Maintenance Boosted Lopinavir Monotherapy Following Salvage Protease-inhibitor (PI) Based Regimen in HIV With Non-nucleoside Reverse Transcriptase Inhibitors (NNRTI) Based Regimen Failure (BIDI-MONO)

May 10, 2013 updated by: Krittaecho Siripassorn, Bamrasnaradura Infectious Diseases Institute

A Randomized Controlled Study Compares the 48 Weeks Results of HIV-1 RNA Between Ritonavir-boosted Lopinavir Monotherapy and Ritonavir-boosted Lopinavir + Optimized Background Regimens in HIV-1 Infected Patients Who Have HIV-1 RNA <50 Copies/ml More Than 6 Months While Receiving Salvage PI-based Regimen and Previously Failed NNRTI-based Regimen

The objective of this study is to determine efficacy of ritonavir-boosted lopinavir monotherapy as a maintenance regimen in HIV-1-infected patients who previously failed Non-nucleoside reverse transcriptase inhibitors (NNRTI) based regimens and currently received salvage protease-inhibitor (PI) based regimens.

Study Overview

Study Type

Interventional

Enrollment (Actual)

63

Phase

  • Phase 4

Contacts and Locations

This section provides the contact details for those conducting the study, and information on where this study is being conducted.

Study Locations

      • Nonthaburi, Thailand, 11000
        • Bamrasnaradura Infectious Diseases Institute

Participation Criteria

Researchers look for people who fit a certain description, called eligibility criteria. Some examples of these criteria are a person's general health condition or prior treatments.

Eligibility Criteria

Ages Eligible for Study

18 years to 60 years (ADULT)

Accepts Healthy Volunteers

No

Genders Eligible for Study

All

Description

Inclusion Criteria:

  • age 18-60 years
  • documented HIV infection
  • previously failed to NNRTI-based regimens
  • no history of failing PI-based regimens
  • receiving ritonavir-boosted PI + OBRs(such as NRITs, etravirine, raltegravir)
  • having HIV-1 RNA <50 copies/ml for at least prior 6 months

Exclusion Criteria:

  • Pregnant or breastfeeding woman
  • HBV co-infection that had to treated with TDF, FTC or 3TC
  • had to received medications known to have potential significant drug interaction with LPV/r
  • life expectancy less than 6 months
  • serious systemic diseases such as liver cirrhosis Child-Pugh B/C, ESRD, malignancy
  • hemoglobin <8 g/dl, platelet <50,000/mm3, AST or ALT >3 ULN, estimated creatinine clearance <50 mL/min

Study Plan

This section provides details of the study plan, including how the study is designed and what the study is measuring.

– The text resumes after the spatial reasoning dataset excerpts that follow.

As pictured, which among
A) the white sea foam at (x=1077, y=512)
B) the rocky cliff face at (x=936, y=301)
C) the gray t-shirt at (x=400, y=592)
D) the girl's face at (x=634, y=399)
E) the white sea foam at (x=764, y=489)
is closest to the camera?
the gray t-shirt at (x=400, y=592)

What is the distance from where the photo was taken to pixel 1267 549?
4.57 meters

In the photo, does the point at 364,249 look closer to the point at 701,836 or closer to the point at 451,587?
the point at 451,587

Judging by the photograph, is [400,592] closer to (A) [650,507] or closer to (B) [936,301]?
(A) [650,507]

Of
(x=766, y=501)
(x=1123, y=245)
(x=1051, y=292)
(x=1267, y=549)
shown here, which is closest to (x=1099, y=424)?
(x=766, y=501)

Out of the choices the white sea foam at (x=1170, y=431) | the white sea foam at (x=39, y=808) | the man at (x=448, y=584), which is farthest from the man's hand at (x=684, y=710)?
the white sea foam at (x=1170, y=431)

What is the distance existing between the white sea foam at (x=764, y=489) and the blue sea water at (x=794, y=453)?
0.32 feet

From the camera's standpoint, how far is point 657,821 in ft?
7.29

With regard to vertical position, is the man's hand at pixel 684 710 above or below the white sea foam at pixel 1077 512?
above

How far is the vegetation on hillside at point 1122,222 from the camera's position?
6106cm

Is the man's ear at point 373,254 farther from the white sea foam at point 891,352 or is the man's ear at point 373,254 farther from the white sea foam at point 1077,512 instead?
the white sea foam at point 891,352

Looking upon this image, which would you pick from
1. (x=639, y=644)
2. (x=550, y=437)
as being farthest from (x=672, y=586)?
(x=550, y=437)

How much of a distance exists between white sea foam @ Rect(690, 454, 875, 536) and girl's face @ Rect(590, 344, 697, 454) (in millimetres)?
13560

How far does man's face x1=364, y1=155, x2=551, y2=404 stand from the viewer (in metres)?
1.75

How is the study designed?

Design Details

  • Primary Purpose: TREATMENT
  • Allocation: RANDOMIZED
  • Interventional Model: PARALLEL
  • Masking: NONE

Arms and Interventions

Participant Group / Arm
Intervention / Treatment
EXPERIMENTAL: Boosted lopinavir monotherapy
Lopinavir/ritonavir 200/50 mg every 12 hours
ACTIVE_COMPARATOR: boosted lopinavir + optimized background regimens (OBRs)
Lopinavir/ritonavir 200/50 mg every 12 hours
Optimized background regimens such as NRTIs, etravirine or raltegravir

What is the study measuring?

Primary Outcome Measures

Outcome Measure
Measure Description
Time Frame
Time to virological failure
Time Frame: 48 weeks
virological failure was defined as having two consecutive results of HIV-1 RNA >400 copies/ml in time separated by 4 weeks
48 weeks

Secondary Outcome Measures

Outcome Measure
Measure Description
Time Frame
Proportion of patients with virological suppression
Time Frame: 48 weeks
virological suppression defined as having HIV-1 RNA <40 copies/ml
48 weeks
Proportion of patients with virological failure
Time Frame: 48 week
virological failure was defined as having two consecutive results of HIV-1 RNA >400 copies/ml in time separated by 4 weeks
48 week
Time to loss of virological response (TLOVR)
Time Frame: 48 weeks
TLOVR was defined as time between randomization and the last value that HIV-1 RNA <40 copies/ml in a patient who initially suppressed HIV-1 RNA but subsequently demonstrated virologic rebound (two consecutive HIV-1 RNA >40 copies/ml)
48 weeks
Change of CD4 cells count
Time Frame: 48 weeks
Change of CD4 cells count from start of study to Week 48
48 weeks
Adverse events
Time Frame: 48 weeks
any grade 3 or grade 4 adverse events according to DAIDS AE grading table
48 weeks

Collaborators and Investigators

This is where you will find people and organizations involved with this study.

Study record dates

These dates track the progress of study record and summary results submissions to ClinicalTrials.gov. Study records and reported results are reviewed by the National Library of Medicine (NLM) to make sure they meet specific quality control standards before being posted on the public website.

Study Major Dates

Study Start

December 1, 2010

Primary Completion (ACTUAL)

December 1, 2012

Study Completion (ACTUAL)

January 1, 2013

Study Registration Dates

First Submitted

August 26, 2010

First Submitted That Met QC Criteria

August 26, 2010

First Posted (ESTIMATE)

August 27, 2010

Study Record Updates

Last Update Posted (ESTIMATE)

May 13, 2013

Last Update Submitted That Met QC Criteria

May 10, 2013

Last Verified

May 1, 2013

More Information

This information was retrieved directly from the website clinicaltrials.gov without any changes. If you have any requests to change, remove or update your study details, please contact register@clinicaltrials.gov. As soon as a change is implemented on clinicaltrials.gov, this will be updated automatically on our website as well.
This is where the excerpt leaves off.